TEXT:
Two years after founding MacAdam/Cage, Poindexter bought MacMurray & Beck, which added "an impressive backlist" to the firm, including Susan Vreeland's Girl in Hyacinth Blue and William Gay's The Long Home. The company's most successful publication has been Audrey Niffenegger's The Time Traveler's Wife, which had sold 2.5 million copies as of March 2009. Until then, its most successful publication had been Mark Dunn's Ella Minnow Pea, which sold 30,000 copies.

In 2004, the company launched a children's book division, headed by Chandler Crawford. The bulk of the children's books published by MacAdam/Cage are translations into English and out-of-print works. In the beginning, the company hoped to issue about eight titles a year and sell them to independent bookstores in particular.

In 2009, the company entered a debt crisis, unable to meet financial obligations. This led to lawsuit and complaints by writers regarding nonpayment, including Ed Cline known for his Sparrowhawk novels, Linda Robertson (What Rhymes with Bastard?) and Susan Vreeland over royalties for Girl in Hyacinth Blue. Other problems cited included a distribution channel change, issues with investors and the loss of an editor-in-chief. In early 2012, the company reported its debt problems had returned to manageable levels, in part through paring its staff to 3 with freelancers hired as-needed and resolving outstanding author claims through payment or rights reversion agreements. After a long hiatus, a spring catalog was presented in 2012.

EXTRACTED MATERIAL:

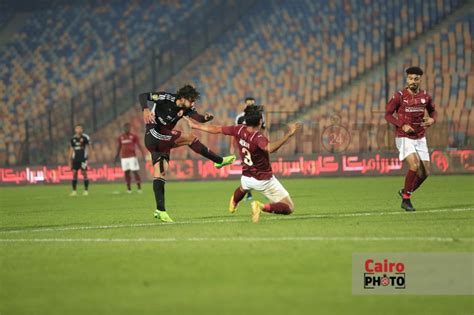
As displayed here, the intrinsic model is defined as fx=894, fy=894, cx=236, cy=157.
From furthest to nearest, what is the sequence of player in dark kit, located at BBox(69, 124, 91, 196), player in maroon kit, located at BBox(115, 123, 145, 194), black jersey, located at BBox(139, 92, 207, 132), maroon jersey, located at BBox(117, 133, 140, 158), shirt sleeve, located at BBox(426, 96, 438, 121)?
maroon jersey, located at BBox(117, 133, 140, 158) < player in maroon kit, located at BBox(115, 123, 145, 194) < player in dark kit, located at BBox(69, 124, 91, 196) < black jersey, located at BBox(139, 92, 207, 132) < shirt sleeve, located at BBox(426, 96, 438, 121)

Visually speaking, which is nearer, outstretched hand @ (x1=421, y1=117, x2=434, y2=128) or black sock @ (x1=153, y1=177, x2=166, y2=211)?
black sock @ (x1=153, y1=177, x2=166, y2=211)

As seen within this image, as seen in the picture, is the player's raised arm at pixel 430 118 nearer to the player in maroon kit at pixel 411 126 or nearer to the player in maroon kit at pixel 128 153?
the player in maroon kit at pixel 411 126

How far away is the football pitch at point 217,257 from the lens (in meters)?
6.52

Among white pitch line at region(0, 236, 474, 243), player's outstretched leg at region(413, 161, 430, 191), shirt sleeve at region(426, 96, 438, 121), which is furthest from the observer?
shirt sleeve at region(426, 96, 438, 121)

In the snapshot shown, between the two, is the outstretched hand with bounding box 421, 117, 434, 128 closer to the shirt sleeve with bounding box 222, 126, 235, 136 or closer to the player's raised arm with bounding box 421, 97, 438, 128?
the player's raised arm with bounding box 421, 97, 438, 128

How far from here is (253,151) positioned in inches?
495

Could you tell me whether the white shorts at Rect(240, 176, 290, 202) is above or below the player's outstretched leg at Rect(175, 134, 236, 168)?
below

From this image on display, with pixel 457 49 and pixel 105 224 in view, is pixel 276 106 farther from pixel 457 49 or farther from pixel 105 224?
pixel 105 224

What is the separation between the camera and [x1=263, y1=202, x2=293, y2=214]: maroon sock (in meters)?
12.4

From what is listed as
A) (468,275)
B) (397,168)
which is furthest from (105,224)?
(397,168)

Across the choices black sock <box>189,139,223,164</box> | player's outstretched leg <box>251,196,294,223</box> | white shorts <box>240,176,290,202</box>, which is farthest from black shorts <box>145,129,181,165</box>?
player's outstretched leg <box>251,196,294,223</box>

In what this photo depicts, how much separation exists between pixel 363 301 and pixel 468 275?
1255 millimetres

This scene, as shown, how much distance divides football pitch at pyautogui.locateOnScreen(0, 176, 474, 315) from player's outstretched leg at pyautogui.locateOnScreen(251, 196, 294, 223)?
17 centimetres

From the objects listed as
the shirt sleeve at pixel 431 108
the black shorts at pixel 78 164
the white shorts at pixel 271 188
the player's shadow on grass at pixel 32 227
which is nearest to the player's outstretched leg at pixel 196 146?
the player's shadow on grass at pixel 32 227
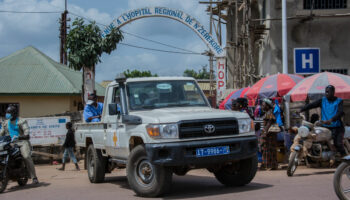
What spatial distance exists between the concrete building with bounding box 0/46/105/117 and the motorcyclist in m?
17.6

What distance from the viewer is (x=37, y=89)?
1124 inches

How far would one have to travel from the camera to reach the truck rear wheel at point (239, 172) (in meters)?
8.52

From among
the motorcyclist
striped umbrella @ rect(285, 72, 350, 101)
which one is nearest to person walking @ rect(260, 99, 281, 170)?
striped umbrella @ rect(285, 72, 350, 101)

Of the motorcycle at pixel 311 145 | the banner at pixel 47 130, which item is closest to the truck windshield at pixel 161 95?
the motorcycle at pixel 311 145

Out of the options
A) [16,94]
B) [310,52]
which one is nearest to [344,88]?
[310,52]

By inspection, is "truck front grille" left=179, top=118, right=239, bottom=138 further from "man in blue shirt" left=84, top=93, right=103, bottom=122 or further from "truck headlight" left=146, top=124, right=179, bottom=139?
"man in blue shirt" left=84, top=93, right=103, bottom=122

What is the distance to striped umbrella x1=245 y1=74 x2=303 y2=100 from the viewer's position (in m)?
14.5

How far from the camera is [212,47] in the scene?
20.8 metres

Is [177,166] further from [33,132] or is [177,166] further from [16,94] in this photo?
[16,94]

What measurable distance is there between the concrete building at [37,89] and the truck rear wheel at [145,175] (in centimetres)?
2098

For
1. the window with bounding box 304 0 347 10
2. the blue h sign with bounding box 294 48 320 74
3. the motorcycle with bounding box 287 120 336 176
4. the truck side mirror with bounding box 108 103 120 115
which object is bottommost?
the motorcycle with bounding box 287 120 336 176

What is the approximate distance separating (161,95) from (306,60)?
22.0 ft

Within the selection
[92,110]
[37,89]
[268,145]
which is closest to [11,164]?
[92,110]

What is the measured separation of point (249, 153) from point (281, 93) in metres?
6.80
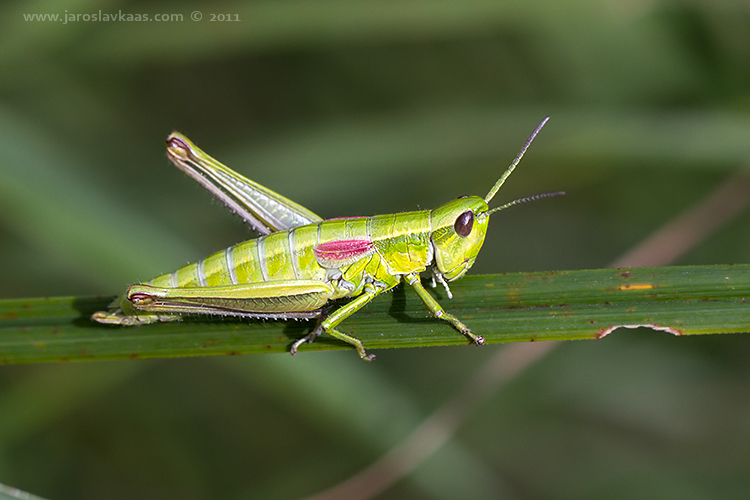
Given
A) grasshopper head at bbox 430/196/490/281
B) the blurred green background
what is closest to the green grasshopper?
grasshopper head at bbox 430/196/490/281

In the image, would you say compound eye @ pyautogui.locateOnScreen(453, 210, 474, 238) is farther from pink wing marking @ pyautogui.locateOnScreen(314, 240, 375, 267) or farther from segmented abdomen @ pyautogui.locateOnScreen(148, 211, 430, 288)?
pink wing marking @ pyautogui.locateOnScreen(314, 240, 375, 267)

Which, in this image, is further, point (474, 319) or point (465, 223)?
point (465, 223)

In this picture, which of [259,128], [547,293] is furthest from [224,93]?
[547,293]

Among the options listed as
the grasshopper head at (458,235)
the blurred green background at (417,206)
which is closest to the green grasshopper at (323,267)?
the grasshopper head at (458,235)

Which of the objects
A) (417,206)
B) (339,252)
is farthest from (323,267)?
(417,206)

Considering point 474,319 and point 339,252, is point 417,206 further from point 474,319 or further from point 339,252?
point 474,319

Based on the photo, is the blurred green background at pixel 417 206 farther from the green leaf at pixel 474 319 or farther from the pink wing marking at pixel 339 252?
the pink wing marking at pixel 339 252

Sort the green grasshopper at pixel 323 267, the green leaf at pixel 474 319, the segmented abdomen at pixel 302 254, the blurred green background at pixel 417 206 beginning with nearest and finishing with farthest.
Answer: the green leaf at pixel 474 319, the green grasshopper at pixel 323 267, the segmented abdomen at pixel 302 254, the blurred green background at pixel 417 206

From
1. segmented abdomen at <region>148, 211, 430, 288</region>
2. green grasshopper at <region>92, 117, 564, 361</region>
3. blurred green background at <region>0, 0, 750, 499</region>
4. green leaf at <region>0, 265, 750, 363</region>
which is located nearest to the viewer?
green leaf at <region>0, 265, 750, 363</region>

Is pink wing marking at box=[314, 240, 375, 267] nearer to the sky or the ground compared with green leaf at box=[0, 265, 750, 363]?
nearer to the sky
...
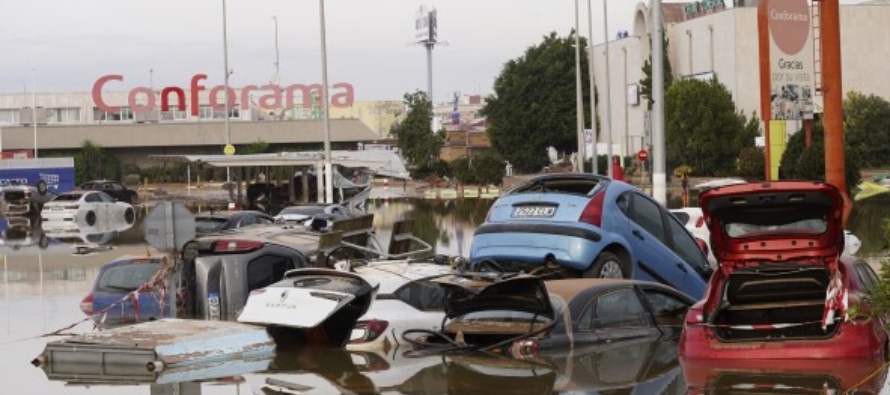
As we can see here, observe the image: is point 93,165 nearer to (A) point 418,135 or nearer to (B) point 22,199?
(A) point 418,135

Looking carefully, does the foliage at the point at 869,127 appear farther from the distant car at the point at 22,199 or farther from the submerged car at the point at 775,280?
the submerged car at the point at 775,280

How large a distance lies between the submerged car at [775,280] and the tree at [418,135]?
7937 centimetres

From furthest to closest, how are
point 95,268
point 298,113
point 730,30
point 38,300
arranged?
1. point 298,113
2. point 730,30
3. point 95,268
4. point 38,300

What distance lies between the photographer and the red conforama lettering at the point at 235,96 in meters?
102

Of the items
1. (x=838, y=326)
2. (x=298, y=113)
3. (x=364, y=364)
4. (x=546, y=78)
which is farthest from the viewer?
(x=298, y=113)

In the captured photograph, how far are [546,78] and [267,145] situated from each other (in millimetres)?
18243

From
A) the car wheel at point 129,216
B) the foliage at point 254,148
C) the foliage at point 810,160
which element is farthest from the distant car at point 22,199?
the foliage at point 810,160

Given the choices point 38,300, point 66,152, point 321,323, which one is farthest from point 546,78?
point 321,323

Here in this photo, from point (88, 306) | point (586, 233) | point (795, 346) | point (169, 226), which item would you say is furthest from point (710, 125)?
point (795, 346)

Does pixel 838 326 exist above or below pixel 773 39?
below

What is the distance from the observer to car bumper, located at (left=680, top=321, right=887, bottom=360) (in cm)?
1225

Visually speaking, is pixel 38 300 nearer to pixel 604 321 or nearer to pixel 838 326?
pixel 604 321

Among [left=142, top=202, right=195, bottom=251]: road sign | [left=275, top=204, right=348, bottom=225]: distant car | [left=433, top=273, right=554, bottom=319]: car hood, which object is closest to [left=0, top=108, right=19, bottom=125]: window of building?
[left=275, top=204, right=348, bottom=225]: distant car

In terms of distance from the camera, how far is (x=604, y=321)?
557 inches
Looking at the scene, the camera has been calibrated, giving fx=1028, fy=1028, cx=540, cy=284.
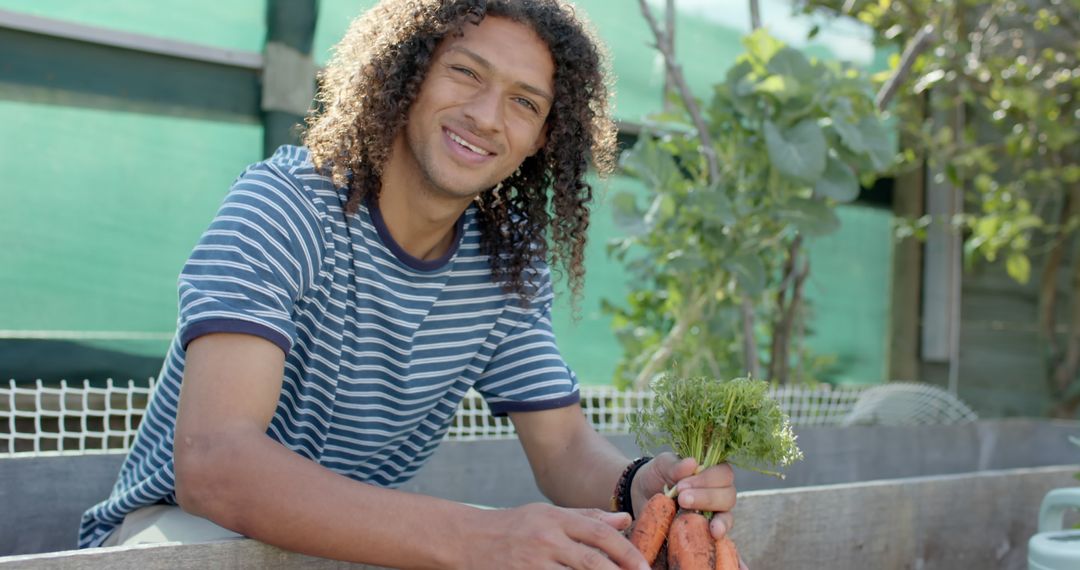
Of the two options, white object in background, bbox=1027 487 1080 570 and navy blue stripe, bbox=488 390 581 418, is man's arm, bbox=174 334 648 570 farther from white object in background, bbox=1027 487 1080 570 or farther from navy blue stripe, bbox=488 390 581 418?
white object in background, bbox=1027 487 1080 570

WHAT IS REQUIRED: According to the text about MacAdam/Cage, how did the company bring its debt problems back to manageable levels by early 2012? Answer in one to three sentences. The lines have no connection to the text about MacAdam/Cage.

SOLUTION TO THE PROBLEM: The company reduced its staff to three and hired freelancers only as needed. It also settled outstanding author claims through payment or rights reversion agreements.